Angina pectoris in a patient with triple-vessel disease before and after coronary artery bypass grafting (CABG) is shown in Fig. 3. In this case, ATP-induced ischemia is seen as subendocardial LDA in the septum, the inferior wall, and in the lateral wall before CABG. CABG was performed in which the left internal mammary artery was used to bypass the proximal left anterior descending artery, a saphenous vein graft was placed in the left circumflex artery, and no grafting was done to the right coronary artery. Ischemia (LDA on ATP-stress) in the septum and lateral wall was diminished following CABG, but ischemia remained in the untreated inferior wall. The ischemia can be seen clearly with high spatial resolution.

Fig. 3

A case of angina pectoris with triple-vessel disease before and after coronary artery bypass grafting (CABG).

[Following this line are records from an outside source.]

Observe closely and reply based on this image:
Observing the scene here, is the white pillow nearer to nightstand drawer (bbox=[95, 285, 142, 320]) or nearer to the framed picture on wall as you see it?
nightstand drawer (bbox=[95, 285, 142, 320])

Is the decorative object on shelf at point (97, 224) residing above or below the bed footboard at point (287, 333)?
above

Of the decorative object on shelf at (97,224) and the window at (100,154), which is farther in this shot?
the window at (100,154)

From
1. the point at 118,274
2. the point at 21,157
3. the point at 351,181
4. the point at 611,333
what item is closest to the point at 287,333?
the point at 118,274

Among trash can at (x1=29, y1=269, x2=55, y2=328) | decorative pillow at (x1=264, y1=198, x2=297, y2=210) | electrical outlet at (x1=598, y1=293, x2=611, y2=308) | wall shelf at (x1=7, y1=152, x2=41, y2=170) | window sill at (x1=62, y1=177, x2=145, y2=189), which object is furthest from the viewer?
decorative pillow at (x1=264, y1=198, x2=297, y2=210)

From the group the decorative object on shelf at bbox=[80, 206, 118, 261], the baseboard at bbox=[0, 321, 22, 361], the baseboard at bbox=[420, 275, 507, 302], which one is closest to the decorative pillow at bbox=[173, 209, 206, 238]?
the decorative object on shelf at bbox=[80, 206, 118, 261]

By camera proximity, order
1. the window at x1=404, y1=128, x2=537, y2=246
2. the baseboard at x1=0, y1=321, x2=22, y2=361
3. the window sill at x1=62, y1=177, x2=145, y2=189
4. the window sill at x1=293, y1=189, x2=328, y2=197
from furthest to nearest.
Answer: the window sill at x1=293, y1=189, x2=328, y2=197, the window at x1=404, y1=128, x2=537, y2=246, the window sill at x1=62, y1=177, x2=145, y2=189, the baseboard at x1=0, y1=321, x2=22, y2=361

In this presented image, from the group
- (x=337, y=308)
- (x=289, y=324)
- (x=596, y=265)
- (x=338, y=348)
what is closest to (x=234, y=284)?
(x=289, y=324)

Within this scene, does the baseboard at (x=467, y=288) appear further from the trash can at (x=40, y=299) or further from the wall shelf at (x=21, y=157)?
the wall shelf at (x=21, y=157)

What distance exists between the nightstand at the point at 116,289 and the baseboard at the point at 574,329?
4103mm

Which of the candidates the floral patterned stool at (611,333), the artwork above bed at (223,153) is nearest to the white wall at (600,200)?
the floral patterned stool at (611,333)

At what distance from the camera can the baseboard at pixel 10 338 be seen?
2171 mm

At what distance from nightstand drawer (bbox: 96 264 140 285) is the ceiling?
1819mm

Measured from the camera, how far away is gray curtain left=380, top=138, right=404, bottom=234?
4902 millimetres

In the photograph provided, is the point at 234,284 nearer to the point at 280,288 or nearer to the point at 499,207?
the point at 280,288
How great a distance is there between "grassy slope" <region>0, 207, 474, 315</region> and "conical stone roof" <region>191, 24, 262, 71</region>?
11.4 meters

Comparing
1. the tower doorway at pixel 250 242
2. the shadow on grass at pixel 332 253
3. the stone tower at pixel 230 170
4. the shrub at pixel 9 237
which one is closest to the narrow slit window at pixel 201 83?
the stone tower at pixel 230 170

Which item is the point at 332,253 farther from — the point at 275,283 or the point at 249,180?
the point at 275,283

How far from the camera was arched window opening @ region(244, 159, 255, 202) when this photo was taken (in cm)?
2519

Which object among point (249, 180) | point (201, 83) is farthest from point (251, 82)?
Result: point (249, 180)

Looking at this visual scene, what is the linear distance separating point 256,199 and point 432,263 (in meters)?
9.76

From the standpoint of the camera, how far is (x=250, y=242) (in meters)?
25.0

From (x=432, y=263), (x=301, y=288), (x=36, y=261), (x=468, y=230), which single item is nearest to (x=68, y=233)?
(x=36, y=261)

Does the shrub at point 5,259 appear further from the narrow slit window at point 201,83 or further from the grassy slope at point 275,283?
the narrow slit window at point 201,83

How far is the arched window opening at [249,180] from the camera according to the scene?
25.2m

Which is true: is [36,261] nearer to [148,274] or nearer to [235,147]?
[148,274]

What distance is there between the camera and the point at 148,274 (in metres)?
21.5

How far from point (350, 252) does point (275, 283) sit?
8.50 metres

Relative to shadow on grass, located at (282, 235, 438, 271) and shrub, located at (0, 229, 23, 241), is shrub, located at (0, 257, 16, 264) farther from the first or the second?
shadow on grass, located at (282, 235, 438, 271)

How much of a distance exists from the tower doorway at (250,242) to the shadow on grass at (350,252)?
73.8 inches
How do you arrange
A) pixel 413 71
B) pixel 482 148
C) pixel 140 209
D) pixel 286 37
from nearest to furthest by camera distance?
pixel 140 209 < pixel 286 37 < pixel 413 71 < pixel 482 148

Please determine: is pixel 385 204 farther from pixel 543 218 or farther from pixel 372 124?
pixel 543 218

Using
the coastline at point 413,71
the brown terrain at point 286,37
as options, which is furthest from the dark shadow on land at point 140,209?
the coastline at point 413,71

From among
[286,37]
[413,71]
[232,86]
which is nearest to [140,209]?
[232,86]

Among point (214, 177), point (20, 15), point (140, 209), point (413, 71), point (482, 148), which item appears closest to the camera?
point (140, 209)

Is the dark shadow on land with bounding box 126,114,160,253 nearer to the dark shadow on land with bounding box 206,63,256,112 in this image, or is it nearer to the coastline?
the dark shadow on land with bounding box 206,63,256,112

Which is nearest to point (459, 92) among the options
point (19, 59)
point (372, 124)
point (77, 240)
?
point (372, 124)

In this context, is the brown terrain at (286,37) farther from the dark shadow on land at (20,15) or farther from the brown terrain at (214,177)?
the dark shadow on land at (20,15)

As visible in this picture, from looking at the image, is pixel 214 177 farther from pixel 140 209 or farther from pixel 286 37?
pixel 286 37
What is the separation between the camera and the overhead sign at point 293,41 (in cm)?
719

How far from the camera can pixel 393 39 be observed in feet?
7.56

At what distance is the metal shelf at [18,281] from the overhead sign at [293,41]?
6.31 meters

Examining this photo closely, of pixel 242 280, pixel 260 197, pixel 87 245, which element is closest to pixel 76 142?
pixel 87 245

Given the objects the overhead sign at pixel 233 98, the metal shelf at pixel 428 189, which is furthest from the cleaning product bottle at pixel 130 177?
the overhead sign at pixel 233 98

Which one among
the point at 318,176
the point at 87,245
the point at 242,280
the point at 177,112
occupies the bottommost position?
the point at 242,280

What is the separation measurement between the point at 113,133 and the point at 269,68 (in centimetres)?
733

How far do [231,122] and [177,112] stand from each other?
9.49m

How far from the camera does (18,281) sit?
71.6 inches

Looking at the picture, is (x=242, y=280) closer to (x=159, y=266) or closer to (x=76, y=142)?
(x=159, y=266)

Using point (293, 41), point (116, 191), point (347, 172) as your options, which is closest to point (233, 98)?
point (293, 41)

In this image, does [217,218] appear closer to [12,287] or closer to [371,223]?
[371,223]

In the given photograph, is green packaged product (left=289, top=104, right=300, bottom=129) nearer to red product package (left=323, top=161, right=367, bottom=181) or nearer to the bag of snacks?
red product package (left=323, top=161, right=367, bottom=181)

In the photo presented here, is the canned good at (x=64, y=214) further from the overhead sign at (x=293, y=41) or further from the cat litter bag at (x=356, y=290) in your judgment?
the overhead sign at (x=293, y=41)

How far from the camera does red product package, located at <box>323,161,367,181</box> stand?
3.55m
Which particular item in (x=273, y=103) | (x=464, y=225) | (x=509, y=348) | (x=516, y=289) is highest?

This patient had 50 % stenosis in the left main trunk (LMT), 90 % stenosis in the right coronary artery (RCA), and 90 % stenosis in the left circumflex (LCX) artery. Adenosine triphosphate (ATP)-induced ischemia is seen as a subendocardial low-density area (LDA) in the septum, the inferior wall, and the lateral wall before CABG. After CABG, in which the left internal mammary artery (LITA) was used to bypass the left anterior descending (LAD) artery, a saphenous vein graft (SVG) was placed to the LCX, and no grafting was done to the RCA, ischemia (LDA on ATP-stress) in the septum and lateral wall diminished, whereas ischemia remained in the untreated RCA territory

A patient with old myocardial infarction is shown in Fig. 4. In this case, subendocardial to transmural LDA is seen on both ATP-stress and rest scans with delayed enhancement. Myocardial wall thinning is also seen in the old myocardial infarction.

Fig. 4

A patient with old myocardial infarction. Comparable adenosine triphosphate (ATP)-stress/3 h rest ²⁰¹Tl scan shows fixed defect (fixed severe hypoperfusion) in the anterolateral wall (a). Magnetic resonance (MR)-delayed enhancement is seen in the infarction (b). In the ATP-stress dynamic computed tomography (CT), perfusion defect is seen in same anterolateral wall (c) and the old myocardial enhancement is seen in the delayed scan (d)

4 Dynamic (First-Pass) Data Acquisition

Dynamic data acquisition during injection of the contrast medium enables visualization of the myocardial perfusion as an increase of density (Hounsfield units), although this requires an increase in radiation dose. Myocardial infarction is depicted as subendocardial or transmural low-density arc. Ischemic lesions can be depicted as low-density arcs on ATP-stress or adenosine stress acquisition. The advantage of dynamic acquisition over one-point acquisition is that it increases the detectability of a LDA, which appears only for a short period. Motion artifacts are distinguished from true findings by observing the cine (paging) of the dynamic images. Moreover, dynamic acquisition provides a time-density curve of myocardium and the aorta or left ventricle, enabling quantification of MBF.

5 Quantification of MBF

Absolute MBF (ml g ⁻¹min⁻¹) has been quantified by ¹⁵O–H₂O or ¹³N–NH₃ dynamic (first-pass) positron emission tomography (PET) (Iida et al. 2000; Herzog et al. 2009). If similar dynamic data are obtained with CT, then MBF can be generated (Kido et al. 2008; Bamberg et al. 2011). Assessing MBF before and after CABG allows better evaluation of the outcome of CABG (Shikata et al. 2010). Figure 5 demonstrates a patient with angina pectoris with chronic total obstruction of the left anterior ascending artery with collaterals. In this case, in addition to the improvement of MBF reserve on ATP-stress scan, the motion of the anterior wall improved from akinesis to normokinesis. In most cases, after successful CABG surgery, an increase of MBF was observed on the ATP-stress scan (Fig. 6). There several methods to generate MBF from the dynamic data (Patlak et al. 1985; Lee et al. 2009; Slomka et al. 2012; Pack et al. 2008).